(Scraped caption text data)

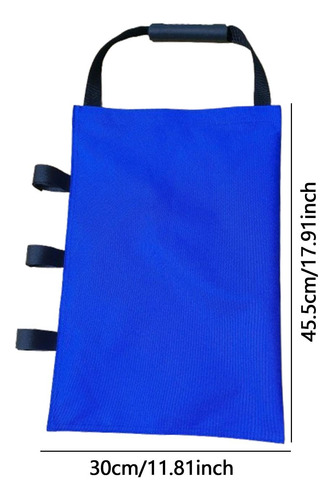 Peso De La Carpa De Arena Bag Peso De La Tela Oxford Azul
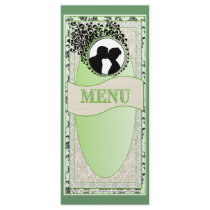 Old Lace Heath Wedding Menu Rack Card Template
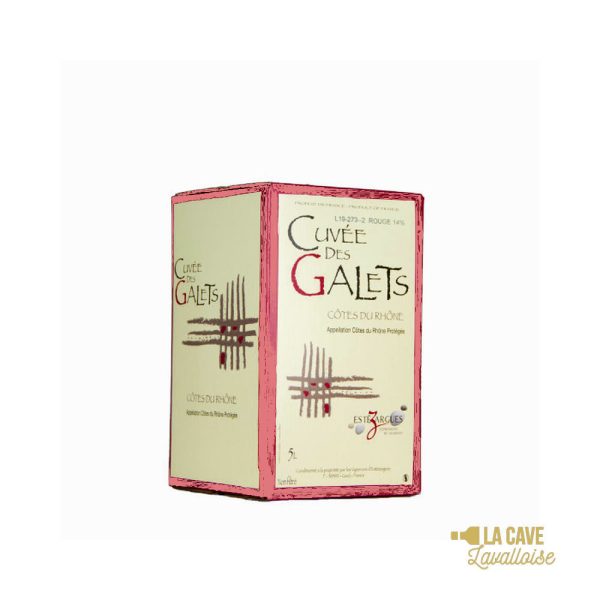 BIB Cuvée des Galets Rosé 5L - Vins Rouges Harmonieux pour Chaque Occasion
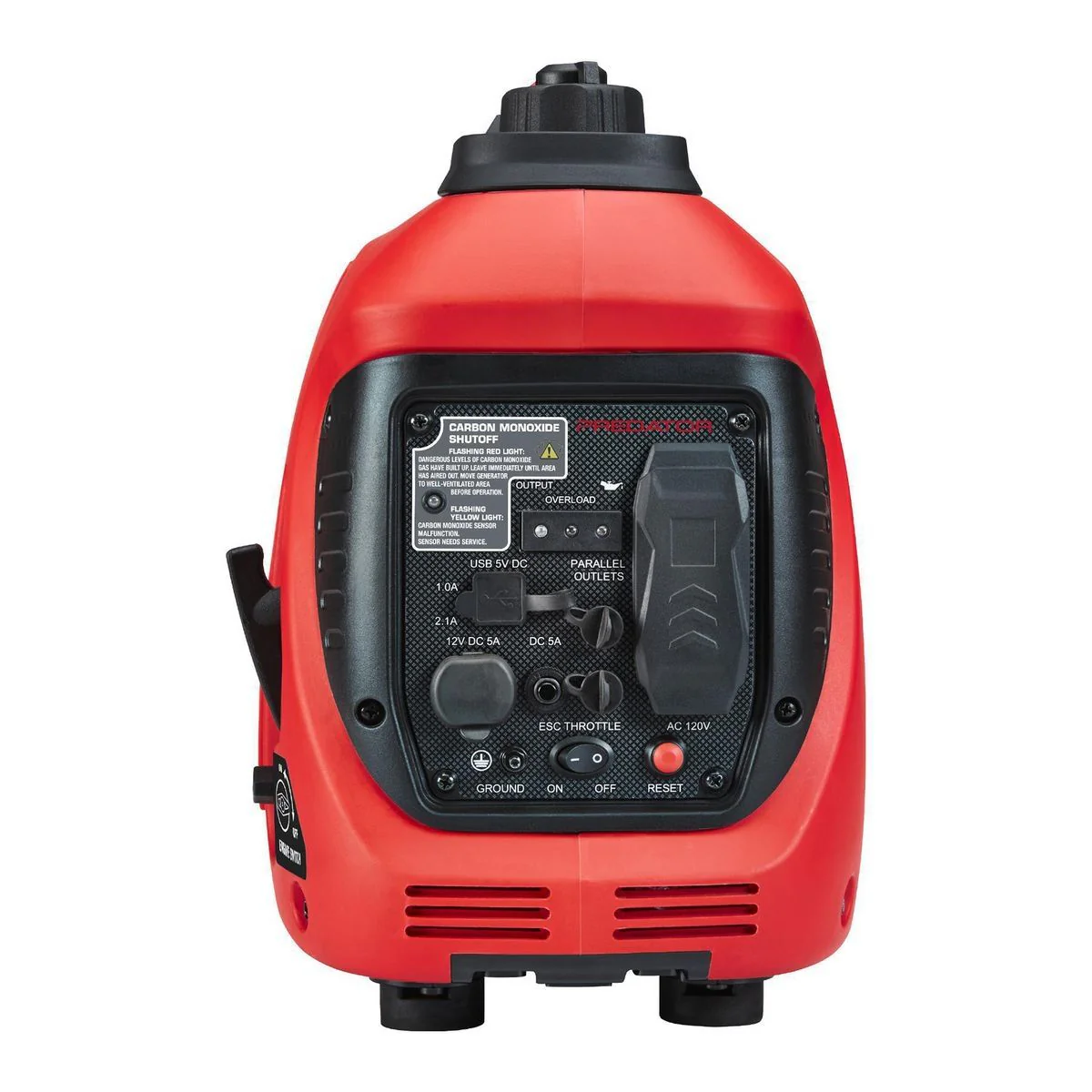 1400 Watt Super Quiet Inverter Generator With CO SECURE Technology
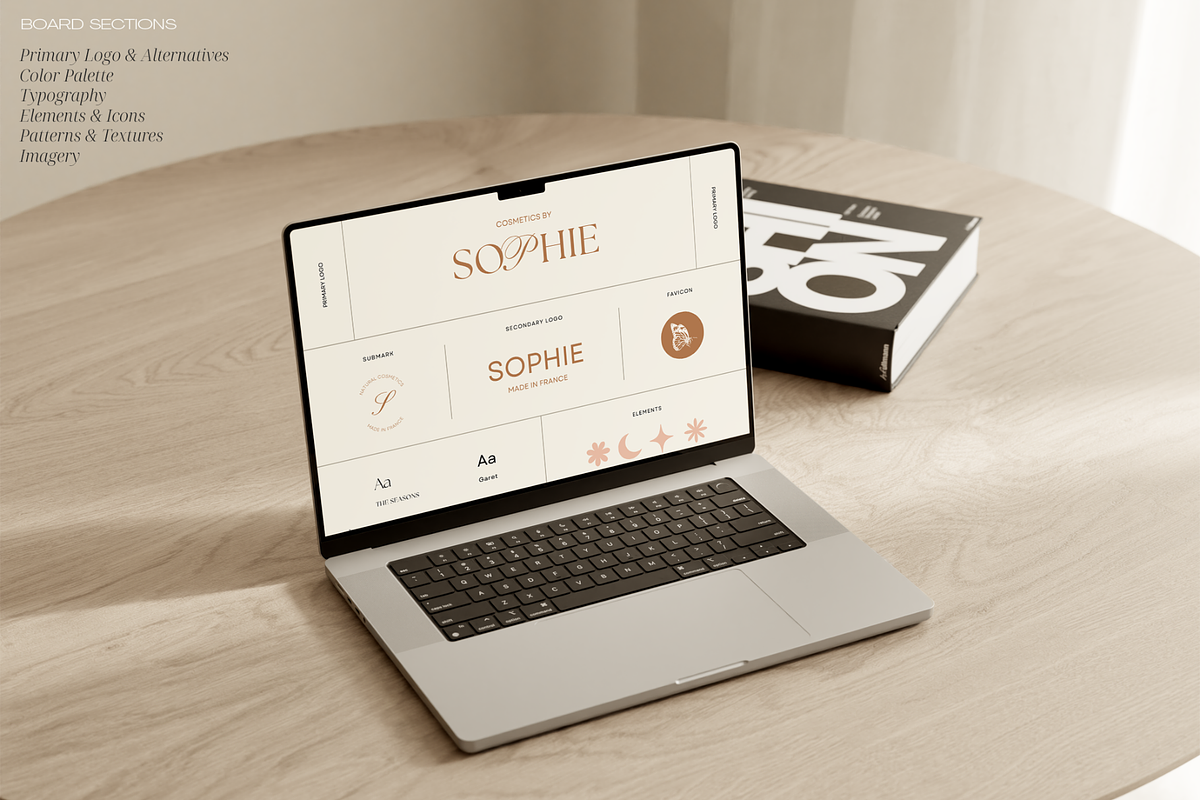 Beauty & Cosmetics Brand Board, a Branding & Logo Template by Creatif Foundry (Photo 4 of 6)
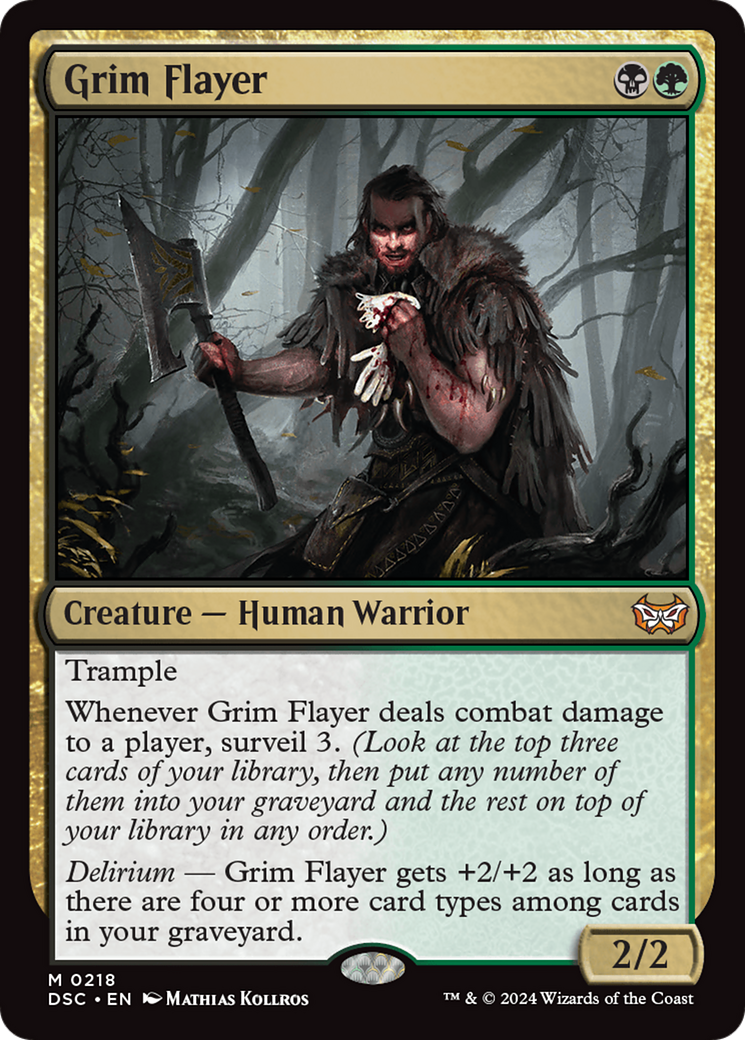 Grim Flayer (DSC) #218 [EN/N]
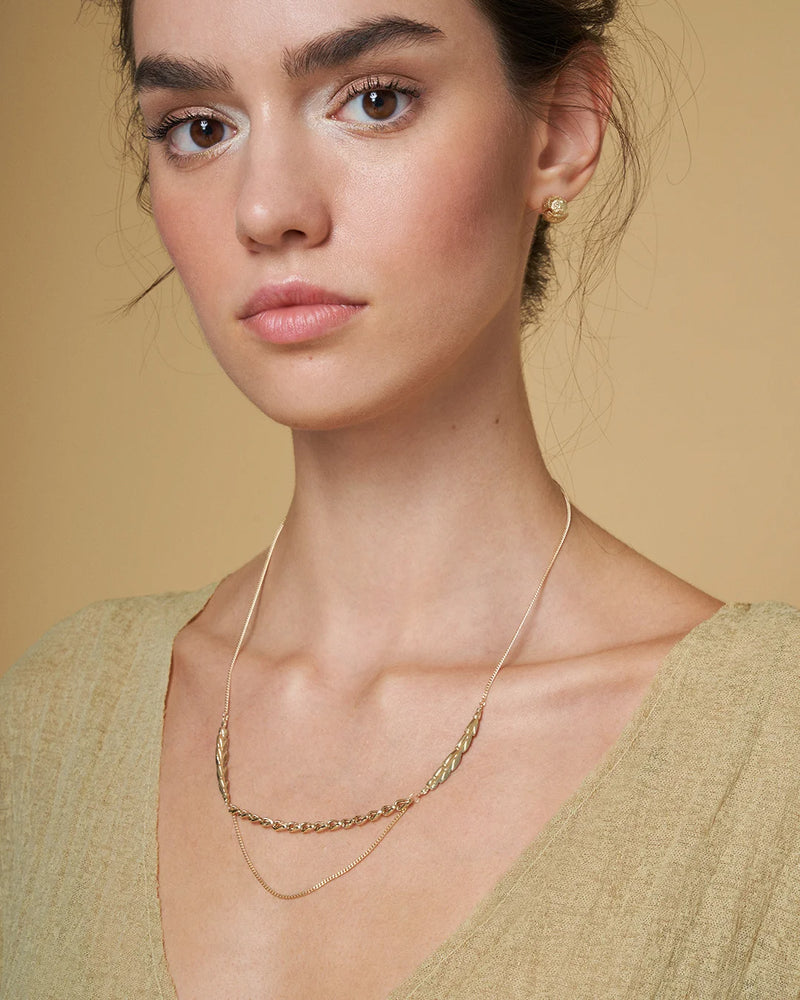 14K Gold Succulent Chain Necklace | Erdem Akan X Runda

◆ **Required action**
Take the line that contains "BIB Cuvée des" and every line after it up to the end of the records above, and restate them exactly, without the pictures.

◆ **Task response**
 BIB Cuvée des Galets Rosé 5L - Vins Rouges Harmonieux pour Chaque Occasion
 1400 Watt Super Quiet Inverter Generator With CO SECURE Technology
 Beauty & Cosmetics Brand Board, a Branding & Logo Template by Creatif Foundry (Photo 4 of 6)
 Grim Flayer (DSC) #218 [EN/N]
 14K Gold Succulent Chain Necklace | Erdem Akan X Runda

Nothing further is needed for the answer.